# Diamond Python how urgent do I need UV



## Albino-keeper (May 1, 2016)

Hi all,

I know this question always has been issue between keepers. Do diamonds need UV or not but this is not about that as I have already decided I will be using UV. But my question has to do with a rescue Dimond Python I have taken off a lady that didn't have the right conditions for keeping this old timer diamond. I only had a spare 4ft enclosure with no uv in it as none of mine have it in it. So how urgent should I be looking at getting UV into the enclosure I've been told 2 weeks he should be alright (he had uv at the last enclosure) just want to get some other opinions? Thanks.


----------



## saikrett (May 1, 2016)

How long will it be in care for?


----------



## pythoninfinite (May 1, 2016)

Snakes do not need UV - as I said in a post just the other day, snakes get their vitamin D from their food, they don't rely on sunlight or UV for it. It won't do any harm but it is absolutely not necessary.

Jamie


----------



## PythonLegs (May 1, 2016)

It's not urgent. New school of thinkng is that diamonds don't need uv at all, plenty of experienced keepers swear by it.
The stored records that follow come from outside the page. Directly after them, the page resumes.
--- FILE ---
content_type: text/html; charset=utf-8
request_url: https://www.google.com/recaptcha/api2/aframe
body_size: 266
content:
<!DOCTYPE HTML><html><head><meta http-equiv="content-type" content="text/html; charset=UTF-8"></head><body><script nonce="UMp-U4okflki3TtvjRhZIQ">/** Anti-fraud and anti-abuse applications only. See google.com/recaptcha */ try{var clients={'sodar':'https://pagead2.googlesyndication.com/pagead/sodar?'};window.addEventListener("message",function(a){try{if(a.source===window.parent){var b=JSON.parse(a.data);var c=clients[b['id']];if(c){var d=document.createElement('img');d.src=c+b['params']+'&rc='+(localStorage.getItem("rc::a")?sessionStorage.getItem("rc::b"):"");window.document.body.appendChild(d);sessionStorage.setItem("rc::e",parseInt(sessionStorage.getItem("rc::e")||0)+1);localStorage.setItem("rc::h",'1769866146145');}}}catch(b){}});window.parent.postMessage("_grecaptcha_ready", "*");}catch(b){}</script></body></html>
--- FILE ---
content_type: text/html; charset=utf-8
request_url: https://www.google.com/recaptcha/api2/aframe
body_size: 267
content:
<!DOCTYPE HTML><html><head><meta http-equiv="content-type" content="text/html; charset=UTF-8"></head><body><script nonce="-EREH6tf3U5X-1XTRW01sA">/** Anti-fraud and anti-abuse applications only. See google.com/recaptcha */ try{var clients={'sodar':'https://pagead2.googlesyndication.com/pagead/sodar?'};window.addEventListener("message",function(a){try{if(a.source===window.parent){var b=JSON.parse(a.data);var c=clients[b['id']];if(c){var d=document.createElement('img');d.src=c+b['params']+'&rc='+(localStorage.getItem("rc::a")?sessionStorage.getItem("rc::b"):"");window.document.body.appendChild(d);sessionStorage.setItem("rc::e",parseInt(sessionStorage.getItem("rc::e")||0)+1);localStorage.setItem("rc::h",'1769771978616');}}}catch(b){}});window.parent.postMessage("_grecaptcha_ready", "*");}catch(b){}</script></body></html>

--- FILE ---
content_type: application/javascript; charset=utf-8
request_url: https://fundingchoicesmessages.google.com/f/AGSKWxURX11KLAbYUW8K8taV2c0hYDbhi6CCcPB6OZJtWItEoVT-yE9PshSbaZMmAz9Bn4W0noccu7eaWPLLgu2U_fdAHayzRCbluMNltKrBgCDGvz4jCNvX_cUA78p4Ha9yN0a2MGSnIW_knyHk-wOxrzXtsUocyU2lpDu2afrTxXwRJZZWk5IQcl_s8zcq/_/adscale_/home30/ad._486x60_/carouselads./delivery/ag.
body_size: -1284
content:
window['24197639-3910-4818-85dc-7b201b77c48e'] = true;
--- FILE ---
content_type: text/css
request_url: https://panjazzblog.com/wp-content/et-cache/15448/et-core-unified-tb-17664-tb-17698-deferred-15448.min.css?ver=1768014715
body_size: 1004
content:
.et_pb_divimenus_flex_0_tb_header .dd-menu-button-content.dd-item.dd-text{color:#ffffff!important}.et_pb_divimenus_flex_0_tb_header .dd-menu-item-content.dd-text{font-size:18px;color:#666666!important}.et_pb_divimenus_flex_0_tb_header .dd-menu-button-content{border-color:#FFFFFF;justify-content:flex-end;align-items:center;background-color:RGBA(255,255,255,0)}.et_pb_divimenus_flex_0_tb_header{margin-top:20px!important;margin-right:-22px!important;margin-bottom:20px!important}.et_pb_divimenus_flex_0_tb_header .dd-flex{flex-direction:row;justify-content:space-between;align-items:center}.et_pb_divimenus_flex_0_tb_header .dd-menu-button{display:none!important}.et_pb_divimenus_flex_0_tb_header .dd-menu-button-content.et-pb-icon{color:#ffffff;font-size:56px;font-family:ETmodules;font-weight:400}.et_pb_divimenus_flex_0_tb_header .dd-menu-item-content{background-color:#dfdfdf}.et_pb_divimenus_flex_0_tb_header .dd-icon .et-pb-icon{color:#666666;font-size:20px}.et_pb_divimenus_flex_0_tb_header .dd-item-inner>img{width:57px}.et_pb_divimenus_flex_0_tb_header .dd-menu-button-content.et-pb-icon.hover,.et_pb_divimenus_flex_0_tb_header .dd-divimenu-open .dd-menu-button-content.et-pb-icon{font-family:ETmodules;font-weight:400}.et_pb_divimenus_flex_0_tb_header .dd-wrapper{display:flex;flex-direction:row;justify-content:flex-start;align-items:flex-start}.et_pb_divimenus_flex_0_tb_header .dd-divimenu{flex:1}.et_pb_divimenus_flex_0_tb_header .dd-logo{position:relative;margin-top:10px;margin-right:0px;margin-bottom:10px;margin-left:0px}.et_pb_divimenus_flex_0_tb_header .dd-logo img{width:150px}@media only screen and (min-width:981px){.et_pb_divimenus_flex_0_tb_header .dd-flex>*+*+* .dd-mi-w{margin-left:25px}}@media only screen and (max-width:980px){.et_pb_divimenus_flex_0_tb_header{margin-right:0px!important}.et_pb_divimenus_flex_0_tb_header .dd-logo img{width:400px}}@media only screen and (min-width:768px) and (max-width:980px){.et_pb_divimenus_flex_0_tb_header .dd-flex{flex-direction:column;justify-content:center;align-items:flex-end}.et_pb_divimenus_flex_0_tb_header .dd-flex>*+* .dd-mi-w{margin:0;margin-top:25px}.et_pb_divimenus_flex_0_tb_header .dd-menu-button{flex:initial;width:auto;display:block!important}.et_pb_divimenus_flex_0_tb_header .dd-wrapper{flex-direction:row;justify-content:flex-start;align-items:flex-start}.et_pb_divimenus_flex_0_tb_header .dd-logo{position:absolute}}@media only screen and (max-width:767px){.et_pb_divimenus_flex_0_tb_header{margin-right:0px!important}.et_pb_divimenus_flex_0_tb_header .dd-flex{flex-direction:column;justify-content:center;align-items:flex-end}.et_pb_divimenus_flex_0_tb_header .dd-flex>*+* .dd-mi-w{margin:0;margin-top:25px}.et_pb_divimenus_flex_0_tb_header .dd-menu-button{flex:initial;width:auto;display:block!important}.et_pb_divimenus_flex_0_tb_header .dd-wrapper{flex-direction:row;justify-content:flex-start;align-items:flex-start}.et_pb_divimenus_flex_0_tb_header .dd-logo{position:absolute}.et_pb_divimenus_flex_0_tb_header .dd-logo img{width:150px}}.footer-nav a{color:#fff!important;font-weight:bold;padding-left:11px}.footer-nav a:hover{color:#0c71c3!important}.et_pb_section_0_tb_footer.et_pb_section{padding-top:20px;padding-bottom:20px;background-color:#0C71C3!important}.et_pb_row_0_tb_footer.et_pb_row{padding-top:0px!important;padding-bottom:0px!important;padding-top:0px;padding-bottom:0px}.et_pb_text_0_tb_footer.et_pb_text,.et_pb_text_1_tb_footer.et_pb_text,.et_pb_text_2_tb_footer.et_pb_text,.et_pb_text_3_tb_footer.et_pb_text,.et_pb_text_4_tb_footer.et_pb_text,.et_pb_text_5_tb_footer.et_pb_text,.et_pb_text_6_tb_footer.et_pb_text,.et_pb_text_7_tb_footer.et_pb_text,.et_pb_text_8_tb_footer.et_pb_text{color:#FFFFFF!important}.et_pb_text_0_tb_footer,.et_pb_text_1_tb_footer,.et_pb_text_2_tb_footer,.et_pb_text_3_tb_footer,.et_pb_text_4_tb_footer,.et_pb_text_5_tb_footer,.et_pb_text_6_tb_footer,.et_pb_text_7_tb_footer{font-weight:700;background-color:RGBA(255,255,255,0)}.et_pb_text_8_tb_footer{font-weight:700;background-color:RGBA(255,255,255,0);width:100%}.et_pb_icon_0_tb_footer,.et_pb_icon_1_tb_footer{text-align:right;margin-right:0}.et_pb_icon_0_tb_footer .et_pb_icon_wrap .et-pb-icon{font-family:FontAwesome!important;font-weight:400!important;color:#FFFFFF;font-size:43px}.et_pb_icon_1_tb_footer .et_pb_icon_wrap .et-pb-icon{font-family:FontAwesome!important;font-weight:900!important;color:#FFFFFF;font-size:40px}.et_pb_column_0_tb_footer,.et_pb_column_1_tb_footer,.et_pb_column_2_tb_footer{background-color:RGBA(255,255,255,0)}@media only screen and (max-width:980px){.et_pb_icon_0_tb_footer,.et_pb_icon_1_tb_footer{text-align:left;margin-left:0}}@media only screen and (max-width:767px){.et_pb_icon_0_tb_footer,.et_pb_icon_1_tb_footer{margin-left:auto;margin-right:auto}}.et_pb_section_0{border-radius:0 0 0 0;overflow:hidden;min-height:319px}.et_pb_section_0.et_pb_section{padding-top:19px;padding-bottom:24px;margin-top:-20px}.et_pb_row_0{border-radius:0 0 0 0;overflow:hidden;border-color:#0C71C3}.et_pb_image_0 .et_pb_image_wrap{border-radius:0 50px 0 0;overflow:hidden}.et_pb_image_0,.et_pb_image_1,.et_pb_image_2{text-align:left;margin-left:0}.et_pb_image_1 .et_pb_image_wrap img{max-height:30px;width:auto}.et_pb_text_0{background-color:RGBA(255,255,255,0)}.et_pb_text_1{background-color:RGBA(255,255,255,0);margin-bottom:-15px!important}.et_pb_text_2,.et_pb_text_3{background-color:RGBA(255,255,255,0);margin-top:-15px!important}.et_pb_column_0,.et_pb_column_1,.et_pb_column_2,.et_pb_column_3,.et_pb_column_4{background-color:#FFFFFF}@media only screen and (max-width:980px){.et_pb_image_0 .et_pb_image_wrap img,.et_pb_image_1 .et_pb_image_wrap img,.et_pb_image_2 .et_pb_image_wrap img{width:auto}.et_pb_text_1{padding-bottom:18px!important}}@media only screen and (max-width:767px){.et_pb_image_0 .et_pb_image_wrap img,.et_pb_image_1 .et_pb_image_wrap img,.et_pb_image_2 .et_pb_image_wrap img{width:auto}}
Won't do any harm if you have it, until I see proof otherwise I'll be keeping mine..


----------



## Wokka (May 1, 2016)

Its pretty hard to prove that you dont need something, but 1000s of pythons thrive without UV so i am no sure what sort of proof you require.


----------



## Pauls_Pythons (May 1, 2016)

My diamonds have never had access to artificial UV and are doing fine.
Both 10 years old and bred last 2 seasons.

Not needed. You want it, great, it's not going to hurt. 
So to answer your question, take your time.


----------